June 14 — The U.S. Treasury Department may release controversial final regulations preventing U.S. multinationals from earnings stripping as late as December, as pressure mounts from lawmakers and industry groups for changes to the rules.

Robert Stack, deputy assistant secretary for international tax affairs, and Mark Mazur, assistant secretary for tax policy, briefed Senate Democrat tax staffers June 10, discussing a possible timeline, several people with knowledge of the meeting said.

Sens.
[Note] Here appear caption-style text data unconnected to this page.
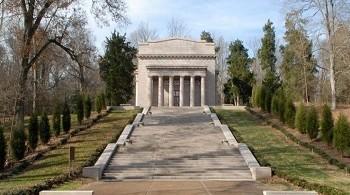 Lincoln Memorial in Sinking Spring Farm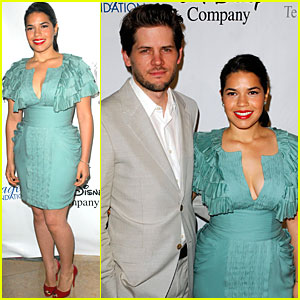 America Ferrera: Imagen Awards with Ryan Piers Williams!
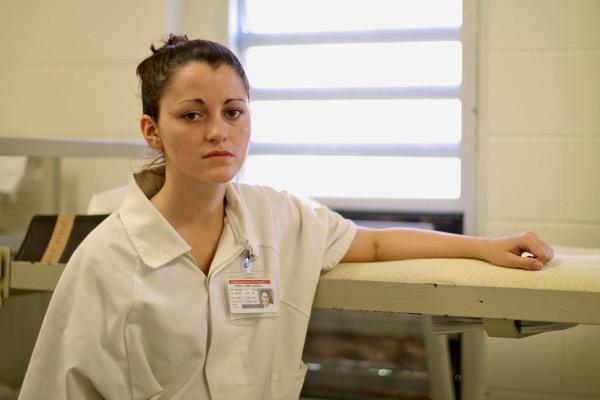 Bild 1 von 8: Noch stehen die Chancen gut, dass Amy Price nach dem Verbüßen ihrer Strafe nicht zurück ins Metro State Gefängnis kommt. Doch schon viele vor ihr hatte dieses Ziel ...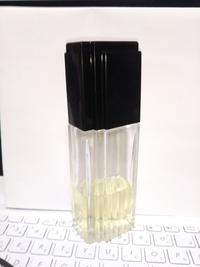 この香水の名前がわかりますか? 15年以上前に友人から貰ったのですが、当時ラベルを剥がしてしまい手がかりはこのボトルの形だけです。 今も販売されてるなら欲しいのですが・・・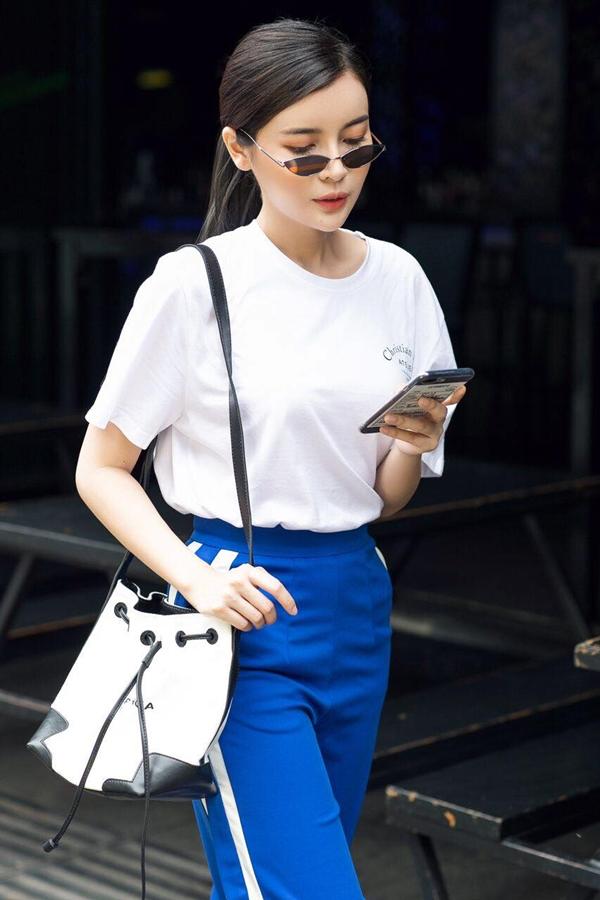 Màu trắng là màu yêu thích của Cao Thái Hà. Cô ưu tiên phối áo sơ mi vớiquần thể thao ống rộngthịnh hành.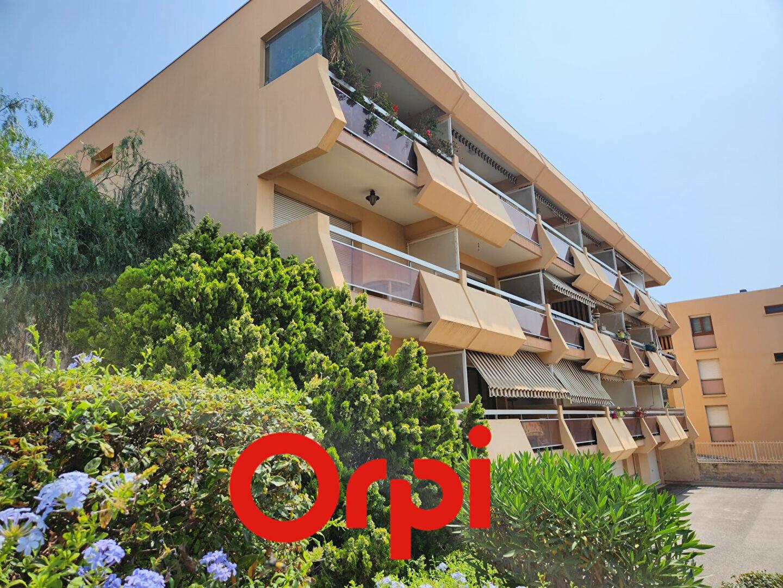 Appartement à louer 1 30.71m2 à Bandol vignette-2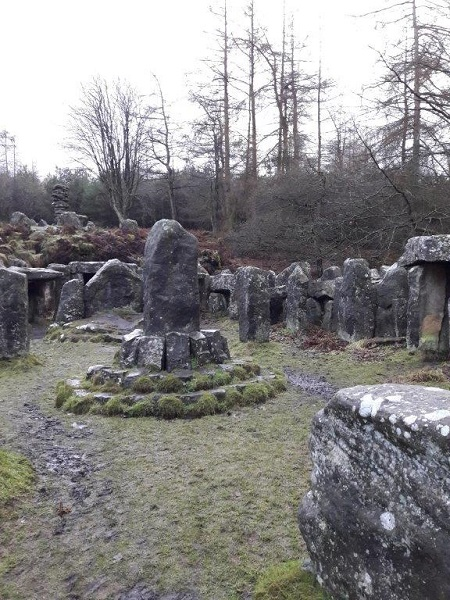 yorkshire Stonehenge monoliths inner circle2
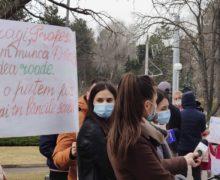 NM Espresso: о протестах в Кишиневе, ослаблении в Молдове ограничений и о скандале с тендером ЖДМ
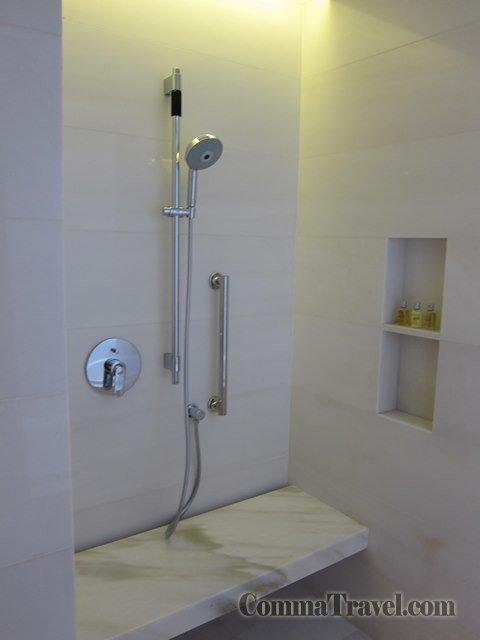 浴室左手邊是沐浴花灑。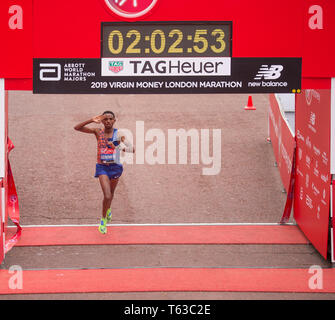 London, UK. 28th April, 2019. The London Marathon race finishes on The Mall in Westminster. Credit: Malcolm Park/Alamy Live News. - Stock Photo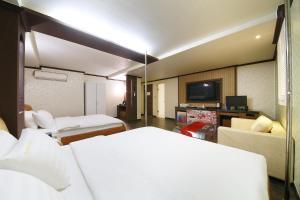 Hotel Diamond, Hotely  Suwon - big - 27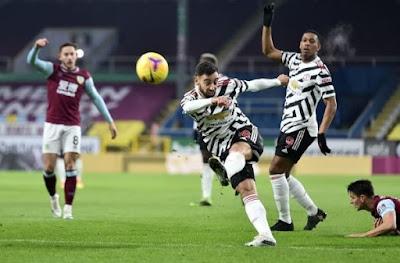 ملخص وهدف فوز مانشستر يونايتد علي بيرنلي (1-0) الدوري الانجليزي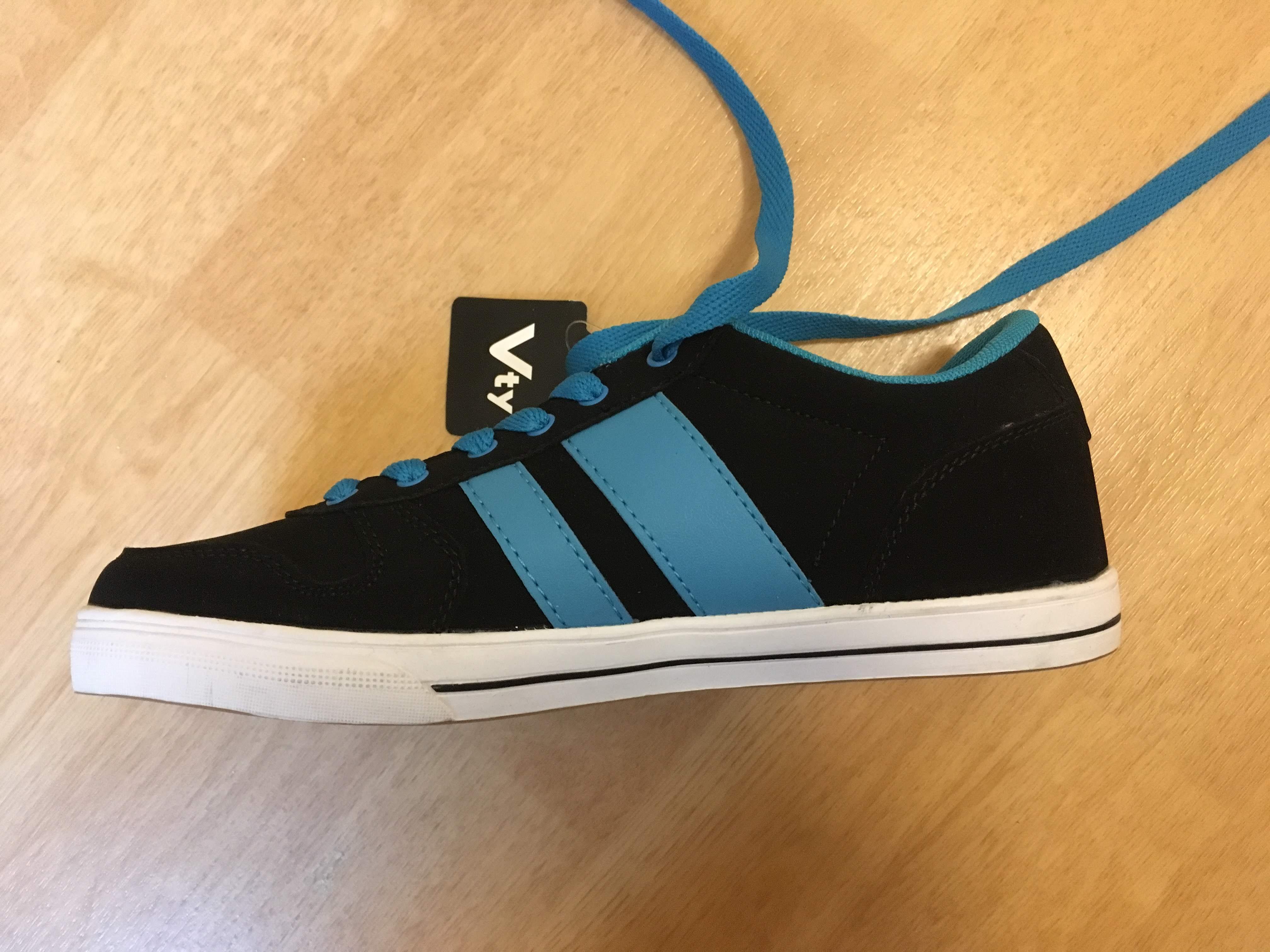 Bild Nummer 2 von Skaterschuhe, links 37, rechts 36, schwarz mit blau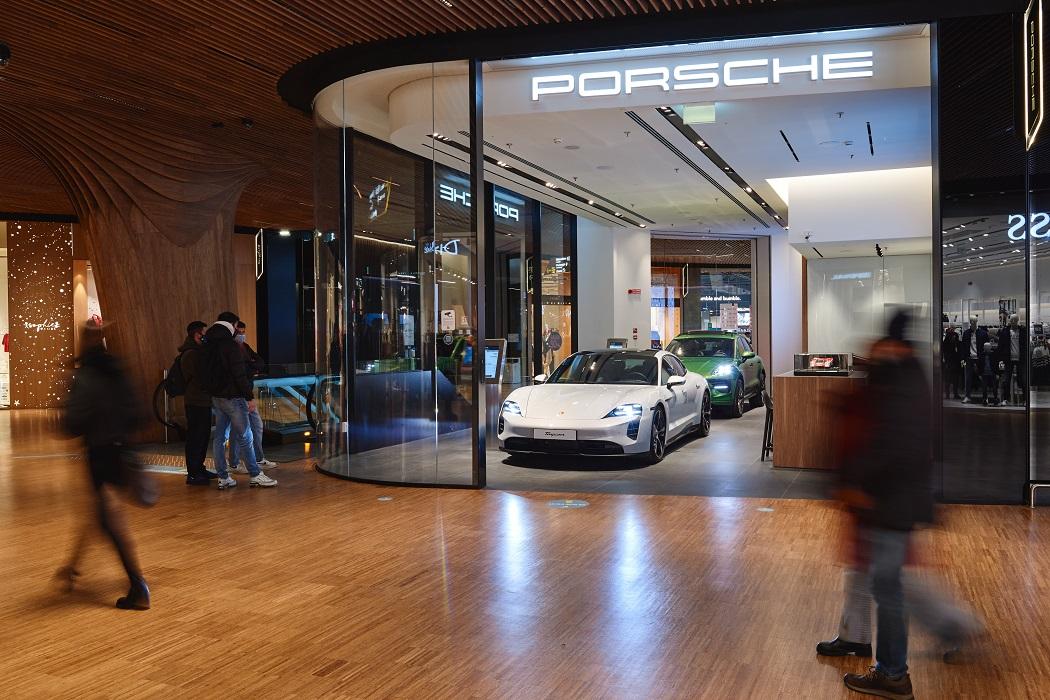 Tra i progetti di Porsche per il 2021 comprendono anche il restyling dei propri canali di vendita, come Porsche@CityLIfe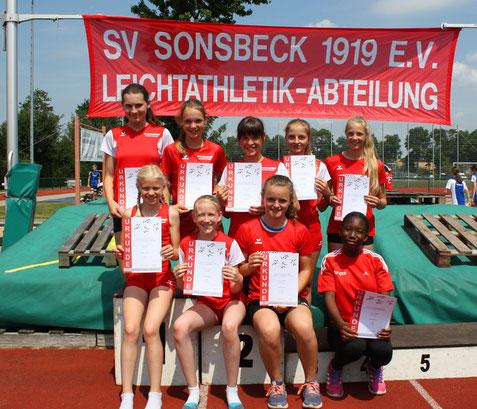 Die weibliche U14-Mannschaft mit Rieke Unland (hinten rechts), Ayisha Mouhamed (vorne rechts) und Ronja van der Heiden (Zweite von rechts vorne) vom LAZ beeindruckte ihre Trainer sehr.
Charles Schumer (D-N.Y.) and Benjamin Cardin (D-Md.) confirmed June 14 that the briefing took place.

Internal Revenue Service Commissioner John Koskinen said previously that he was looking at a Labor Day deadline for issuing a final version of the proposed regulations (REG-108060-15) under tax code Section 385, released in April (112 ITM, 6/10/16).

Talk about Treasury’s flexibility on the timing comes as multinational companies voice concern about the rules, which allow the IRS to recast intercompany debt as equity, prompting businesses to see them as hampering commonplace intercompany transactions.

A broad coalition of 69 business groups, in a June 14 letter, urged top congressional tax writers to help them slow down Treasury regulations to curb big companies from stripping income out of the U.S.

Delays for Days?

The groups, spanning industries from manufacturing to petroleum, asked leaders of the Senate Finance and House Ways and Means Committees to press Treasury to delay the effective date of the rules and extend the July 7 comment deadline, “at a minimum.” The Institute for International Investment, which released the letter, said the rules affect far more companies and industries than Treasury originally intended and would damage the U.S.'s ability to compete globally.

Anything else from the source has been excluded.